Devrimciler, düzenin değişmesi zor olduğu için; birkaç sosyal medya iletisi,
iki üç coşkulu şarkı, arada sırada yapılan yürüyüşler ile düzen değişemeyeceği
için vardırlar. Bu saydıklarımız sosyal medyadan birbiri ile haberleşen herkes
yapabilir, ancak devrimcilik coşkunu korurken sabırlı olabilmeyi, örgütlülüğü
kendine bir isim yakıştırmak değil hesap sorma ve hesap verme ilişkilerine
dahil olmak olarak kavramayı ve sınıflı toplumda doğru stratejik hamlelere
kolektif olarak karar verebilmeyi gerektirir. Kısacası devrimcilik zor bir
şeydir; yaşam içerisindeki olumsuzlukları gören, buna tepki duyan ve yerine ne
konulması gerektiğine dair fikri olan herhangi birinin başarabileceği bir şey
değildir.
Devrimcilik; hayırseverlik de
değildir. Olumsuzlukların ardı ardına sıralanması, kesilen ağaçlara üzülmek,
zulüm gören hayvanlara acımak, sömürülen emekçiye yakınlık duymak,
milliyetçiliğe kızmak, dövülen kadına ağlamaktan ibaret bir tutum; vicdanlı
birey tutumudur. Ama devrimcilik için bunun bir adım ötesine geçebilmek, öfkeyi
örgütleyebilmek, bireysel davranmak yerine kolektif davranabilmek gerekir.
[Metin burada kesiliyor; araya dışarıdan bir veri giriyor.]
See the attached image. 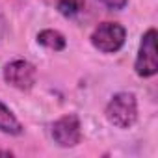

Kolektif davranmak ise topluluğa ayak uydurmayı; bazen daha hızlı gitmeyi bazen
geride kalanlar için yavaşlamayı becerebilmektir. Bu yüzden de ülkemizde
yaşanan olumsuzlukları sıralamaktan veya bunlara tepki göstermekten ibaret bir
tutum, devrimci olmak için yeterli değildir.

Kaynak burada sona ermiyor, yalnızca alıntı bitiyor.